When she returns to her work of restocking the shelves, the same Man as before has come in to shop again. The Man again drops a plastic bottle, and Hazama picks it up and hands it to him. In the background we hear work announcements.
The Man stands in front of the cash register, but no clerk appears. Again, the Man drops the plastic bottle. Hazama goes to the register to handle his purchase. Suddenly the Man says, “Hazama san, if it is really so bad, you should go and get your daughter at the nursery school,” and then he throws a shopping basket and leaves.
Hazama suddenly runs to her bicycle and rides away from the supermarket.
Scene 4
The setting is the dimly-lit supermarket with no one in sight. In a display area of the store, a cosmetics commercial plays over and over on a screen.
The store manager enters, puts down the cleaning equipment he was carrying and begins snacking on some “Jagariko” fried potatoes in the sales area. In a few moments we start to hear recordings of “Comments from the customers.” The announcement begins with the words, “To the Store Manager…”, and goes on with a list full of complaints from the customers.

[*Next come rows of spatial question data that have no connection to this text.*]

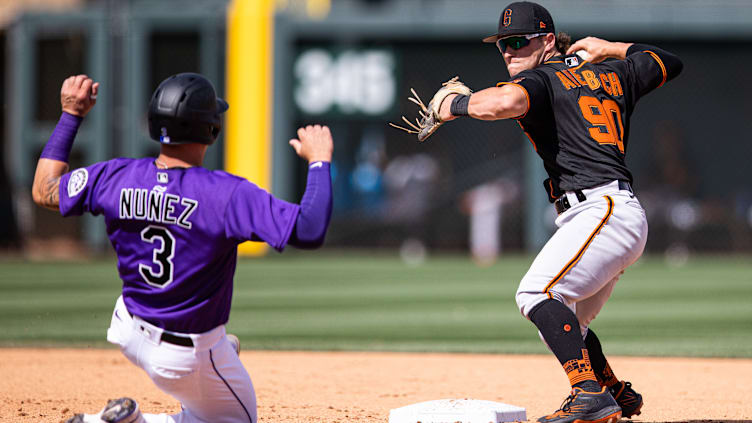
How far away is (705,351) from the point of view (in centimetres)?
682

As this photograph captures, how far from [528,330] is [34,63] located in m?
11.2

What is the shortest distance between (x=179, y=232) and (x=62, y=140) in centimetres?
64

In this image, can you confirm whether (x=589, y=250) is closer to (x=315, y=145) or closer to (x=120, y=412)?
(x=315, y=145)

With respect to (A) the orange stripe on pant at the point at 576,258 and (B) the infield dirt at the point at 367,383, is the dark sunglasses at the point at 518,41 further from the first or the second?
(B) the infield dirt at the point at 367,383

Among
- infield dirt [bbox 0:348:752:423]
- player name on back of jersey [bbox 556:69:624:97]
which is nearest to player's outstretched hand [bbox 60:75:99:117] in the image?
infield dirt [bbox 0:348:752:423]

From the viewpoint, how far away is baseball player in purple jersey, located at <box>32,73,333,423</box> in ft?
9.97

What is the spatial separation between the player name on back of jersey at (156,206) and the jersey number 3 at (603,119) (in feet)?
5.54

The manager takes a plastic bottle of tea from a shelf and begins to drink from it. When he begins to smoke a cigarette, the “Comments from the customers” recording shifts to “Comments from the employees” directed at the manager. Among them are ones that criticize him for talking to them in an over-familiar manner, and of having a son who refuses to go to school, etc. The manager takes a head of cabbage from a vegetable counter and begins to eat it.
The “Comments from the employees” changes to the voice of Hazama, and the exchange where she asks to be allowed to leave work for a while to see her daughter is repeated over and over. The manager strikes the cabbage against his forehead. We then hear voices repeating the standard phrases of customer interaction: Irasshaimase (Welcome), Arigatou-gozaimasu (Thank you), Taihen Moshiwake-gozaimasen (I’m terribly sorry) and Mata Okoshi-kudasaimase (Please come again).

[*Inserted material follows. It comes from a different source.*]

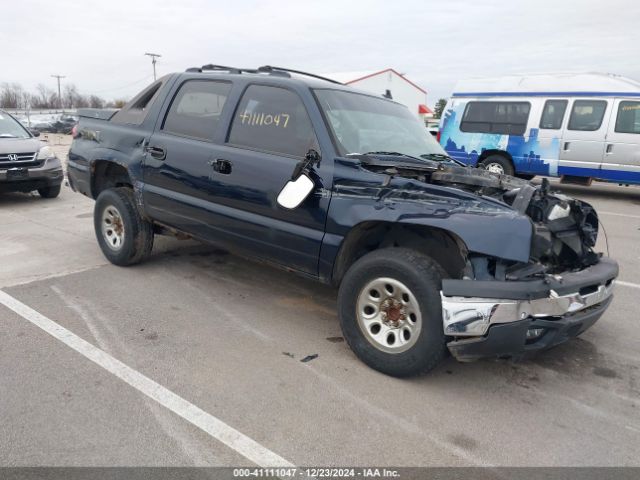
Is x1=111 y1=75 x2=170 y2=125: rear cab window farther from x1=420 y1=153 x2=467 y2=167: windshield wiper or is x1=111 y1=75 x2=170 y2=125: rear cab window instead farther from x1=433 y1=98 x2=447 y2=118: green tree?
x1=433 y1=98 x2=447 y2=118: green tree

The manager picks up the cleaning equipment and leaves the sales floor.
Scene 5
Evening at the supermarket. Hazama is standing at the cash register attending to the customers in a polite and energetic way. The manager’s voice comes over the loudspeaker to give Hazama an instruction, but his voice sounds a bit kinder than usual.

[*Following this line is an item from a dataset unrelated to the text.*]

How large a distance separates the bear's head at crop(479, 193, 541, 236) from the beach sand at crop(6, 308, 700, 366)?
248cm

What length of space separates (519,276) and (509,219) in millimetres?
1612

As Hazama is busy restocking the shelves, the Man comes to shop. The Man takes a plastic bottle and drops it, and Hazama picks it up and hands it to him.
The manager’s voice comes over the loudspeaker and directs Hazama to go to the cash register. We hear the mechanical peep, peep sound of the bar codes being read at the register. The customer interaction phrases are repeated: Irasshaimase (Welcome), Arigatou-gozaimasu (Thank you), Omatase-itashimashita (Thank you for waiting), Reji-bukuro ha Goiriyo-deshouka (Do you need a bag for this?).
Then the Man slowly approaches the cash register, takes a knife out of his pocket and stabs Hazama from behind. Hazama continues to work the register, but the Man stabs again and again until she finally collapses, after which the Man just stands there. The peep, peep sound of the bar codes being read ceases, followed by a long silence.
The supermarket begins business as usual again, as if nothing had happened. Employees stand at the cash registers and customers shop, while the lively BGM plays on.
The man continues to stand there, but employees continue to work at the registers and serve the customers as usual.
The BGM changes to Auld Lang Syne. The employees begin to clean up the store, clearing off everything that had stood on the stage and removing it to back-stage.
The Man is still standing where he was. Hazama comes riding in on her bicycle. It appears as if she has come to a park with her child. “What shall we play?” she asks. “How was nursery school today?” she asks. Eventually, they start playing a game of “Pull down the pole” at the sand box. We hear the words “Aha! I pulled it down. Mommy loses.”